Make an exact copy of all the entries, but do not reproduce the pictures.

Supplied information>
**********

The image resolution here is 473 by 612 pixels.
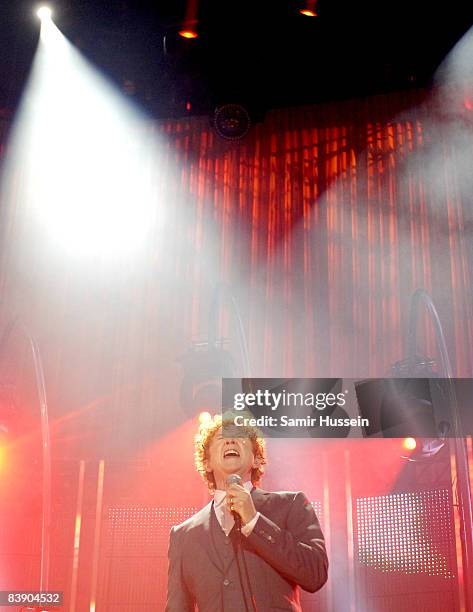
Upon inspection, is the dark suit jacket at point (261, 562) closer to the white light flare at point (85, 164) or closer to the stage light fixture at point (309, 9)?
the stage light fixture at point (309, 9)

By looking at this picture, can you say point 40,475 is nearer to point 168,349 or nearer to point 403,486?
point 168,349

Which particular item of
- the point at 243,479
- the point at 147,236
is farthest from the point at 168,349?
the point at 243,479

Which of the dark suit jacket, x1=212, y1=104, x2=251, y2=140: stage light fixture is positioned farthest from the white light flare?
→ the dark suit jacket

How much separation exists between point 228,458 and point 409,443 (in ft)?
11.4

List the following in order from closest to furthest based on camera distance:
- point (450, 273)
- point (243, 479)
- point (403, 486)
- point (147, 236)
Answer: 1. point (243, 479)
2. point (403, 486)
3. point (450, 273)
4. point (147, 236)

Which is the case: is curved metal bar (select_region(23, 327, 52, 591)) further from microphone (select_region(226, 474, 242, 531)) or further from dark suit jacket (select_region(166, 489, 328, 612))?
microphone (select_region(226, 474, 242, 531))

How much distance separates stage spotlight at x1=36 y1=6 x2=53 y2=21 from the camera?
22.9 feet

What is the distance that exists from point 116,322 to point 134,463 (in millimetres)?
1788

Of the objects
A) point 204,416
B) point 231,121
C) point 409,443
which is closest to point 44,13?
point 231,121

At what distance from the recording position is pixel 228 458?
10.9 ft

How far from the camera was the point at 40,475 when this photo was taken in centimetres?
694

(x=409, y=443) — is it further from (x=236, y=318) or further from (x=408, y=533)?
(x=236, y=318)

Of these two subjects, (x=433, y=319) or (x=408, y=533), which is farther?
(x=433, y=319)

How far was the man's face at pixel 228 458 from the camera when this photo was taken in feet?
10.9
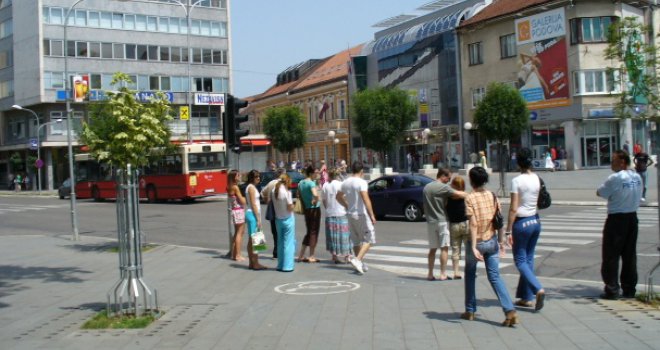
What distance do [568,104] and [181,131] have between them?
32.9m

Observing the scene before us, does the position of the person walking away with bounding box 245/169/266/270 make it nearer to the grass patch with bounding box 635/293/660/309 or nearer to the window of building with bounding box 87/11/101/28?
the grass patch with bounding box 635/293/660/309

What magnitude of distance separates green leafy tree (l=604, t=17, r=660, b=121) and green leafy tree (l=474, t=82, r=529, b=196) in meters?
22.6

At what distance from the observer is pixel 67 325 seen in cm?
808

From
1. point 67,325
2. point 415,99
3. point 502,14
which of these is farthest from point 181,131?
point 67,325

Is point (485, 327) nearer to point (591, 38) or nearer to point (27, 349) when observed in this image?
point (27, 349)

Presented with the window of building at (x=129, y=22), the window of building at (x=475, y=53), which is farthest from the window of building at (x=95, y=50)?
the window of building at (x=475, y=53)

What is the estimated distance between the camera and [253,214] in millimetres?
12266

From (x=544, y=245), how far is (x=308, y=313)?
7293 millimetres

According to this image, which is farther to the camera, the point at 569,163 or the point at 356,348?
the point at 569,163

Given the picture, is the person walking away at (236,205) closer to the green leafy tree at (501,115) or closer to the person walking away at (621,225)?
the person walking away at (621,225)

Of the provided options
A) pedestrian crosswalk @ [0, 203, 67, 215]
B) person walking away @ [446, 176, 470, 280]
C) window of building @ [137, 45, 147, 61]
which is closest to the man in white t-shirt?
person walking away @ [446, 176, 470, 280]

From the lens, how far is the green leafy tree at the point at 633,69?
8078mm

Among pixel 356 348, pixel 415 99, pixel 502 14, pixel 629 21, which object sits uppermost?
pixel 502 14

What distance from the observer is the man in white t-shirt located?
11.1m
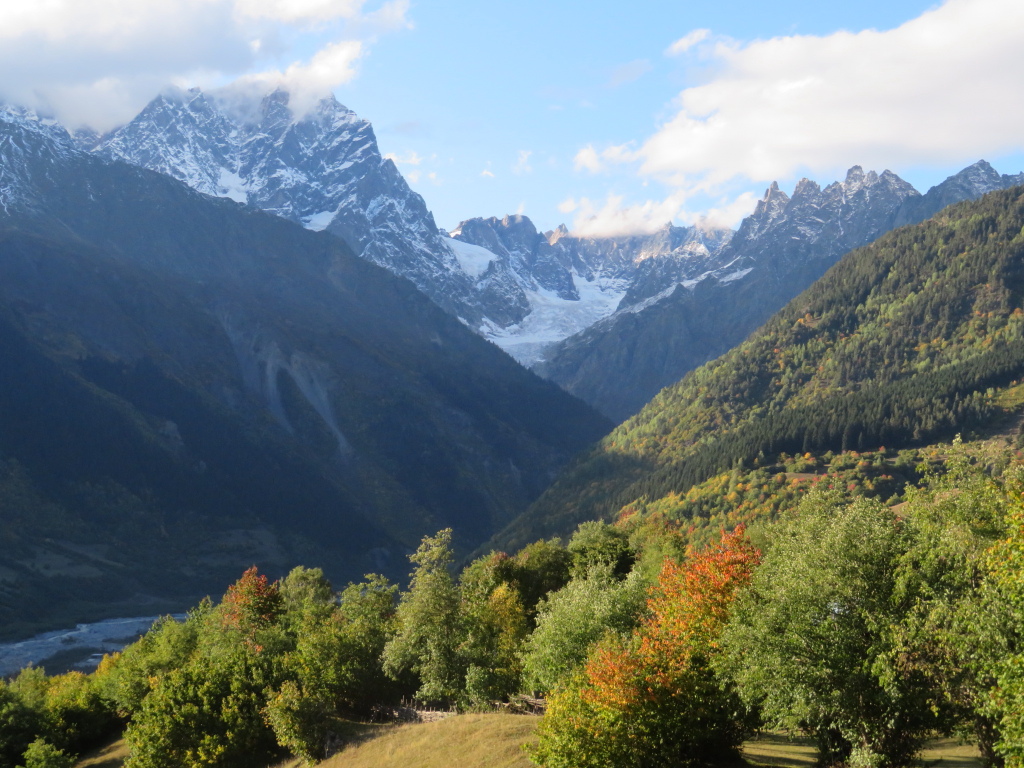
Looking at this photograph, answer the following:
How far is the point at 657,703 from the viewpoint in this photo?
41.5 metres

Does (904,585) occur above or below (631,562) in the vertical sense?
above

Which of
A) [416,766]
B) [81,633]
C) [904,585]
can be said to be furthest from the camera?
[81,633]

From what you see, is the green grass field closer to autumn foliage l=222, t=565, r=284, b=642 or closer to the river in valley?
autumn foliage l=222, t=565, r=284, b=642

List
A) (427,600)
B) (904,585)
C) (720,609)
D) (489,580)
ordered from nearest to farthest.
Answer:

**********

Full output>
The image resolution here is 473 by 612 pixels.
Upon inspection, is the dark suit jacket at point (261, 562) closer to the white light flare at point (85, 164) or closer to the stage light fixture at point (309, 9)?
the stage light fixture at point (309, 9)

By looking at this picture, can you say point 40,475 is nearer to point 168,349 or nearer to point 403,486?
point 168,349

Which particular item of
- the point at 243,479
- the point at 147,236
is farthest from the point at 168,349?
the point at 243,479

Which of the dark suit jacket, x1=212, y1=104, x2=251, y2=140: stage light fixture is positioned farthest from the white light flare?
→ the dark suit jacket

How much separation exists between point 228,458 and point 409,443 (in ft)?
11.4

List the following in order from closest to furthest based on camera distance:
- point (450, 273)
- point (243, 479)
- point (403, 486)
- point (147, 236)
Answer: 1. point (243, 479)
2. point (403, 486)
3. point (450, 273)
4. point (147, 236)

Which is the case: is curved metal bar (select_region(23, 327, 52, 591)) further from microphone (select_region(226, 474, 242, 531)) or further from dark suit jacket (select_region(166, 489, 328, 612))?
microphone (select_region(226, 474, 242, 531))

How much distance separates stage spotlight at x1=36 y1=6 x2=53 y2=21 from the camera?
22.9 feet

What is the distance that exists from point 116,322 to point 134,463 (in millimetres)?
1788

Of the objects
A) point 204,416
B) point 231,121
C) point 409,443
which is closest to point 44,13?
point 231,121

At what distance from the recording position is pixel 228 458?
10.9 ft

How far from the camera was the point at 40,475 when this photo was taken in centimetres?
694

(x=409, y=443) — is it further from (x=236, y=318) or further from (x=408, y=533)?
(x=236, y=318)

Of these two subjects, (x=433, y=319) or (x=408, y=533), which is farther?
(x=433, y=319)

How far was the man's face at pixel 228 458 from the camera when this photo was taken in feet?
10.9
What distance do [568,104] and [181,131] have between them?
32.9m

Observing the scene before us, does the position of the person walking away with bounding box 245/169/266/270 make it nearer to the grass patch with bounding box 635/293/660/309 or nearer to the window of building with bounding box 87/11/101/28?
the grass patch with bounding box 635/293/660/309

What magnitude of distance separates green leafy tree (l=604, t=17, r=660, b=121) and green leafy tree (l=474, t=82, r=529, b=196) in meters?
22.6

At what distance from the observer is pixel 67 325 seen in cm?
808

From
1. point 67,325
2. point 415,99
3. point 502,14
which of these is farthest from point 181,131?
point 67,325

Is point (485, 327) nearer to point (591, 38) or nearer to point (27, 349) when observed in this image?
point (27, 349)

Presented with the window of building at (x=129, y=22), the window of building at (x=475, y=53), which is farthest from the window of building at (x=95, y=50)?
the window of building at (x=475, y=53)

What is the estimated distance between the camera and [253,214] in millimetres?
12266

From (x=544, y=245), how far is (x=308, y=313)?
7293 millimetres

According to this image, which is farther to the camera, the point at 569,163 or the point at 356,348?
the point at 569,163

Given the picture, is the person walking away at (236,205) closer to the green leafy tree at (501,115) or closer to the person walking away at (621,225)?
the person walking away at (621,225)

Of the provided options
A) pedestrian crosswalk @ [0, 203, 67, 215]
B) person walking away @ [446, 176, 470, 280]
C) window of building @ [137, 45, 147, 61]
which is closest to the man in white t-shirt?
person walking away @ [446, 176, 470, 280]

From the lens, how far is the green leafy tree at the point at 633,69?
8078mm

Among pixel 356 348, pixel 415 99, pixel 502 14, pixel 629 21, which object sits uppermost?
pixel 502 14

What distance from the observer is the man in white t-shirt located?
11.1m
Looking at this photograph, answer the following:
How far is the point at 657,703 from the viewpoint in this photo?
41.5 metres

Does (904,585) occur above or below (631,562) in the vertical sense?
above

Which of
A) [416,766]
B) [81,633]
C) [904,585]
can be said to be furthest from the camera?
[81,633]

From what you see, is the green grass field closer to autumn foliage l=222, t=565, r=284, b=642 or closer to the river in valley?
autumn foliage l=222, t=565, r=284, b=642

List
A) (427,600)
B) (904,585)
C) (720,609)
D) (489,580)
ordered from nearest to farthest.
Answer:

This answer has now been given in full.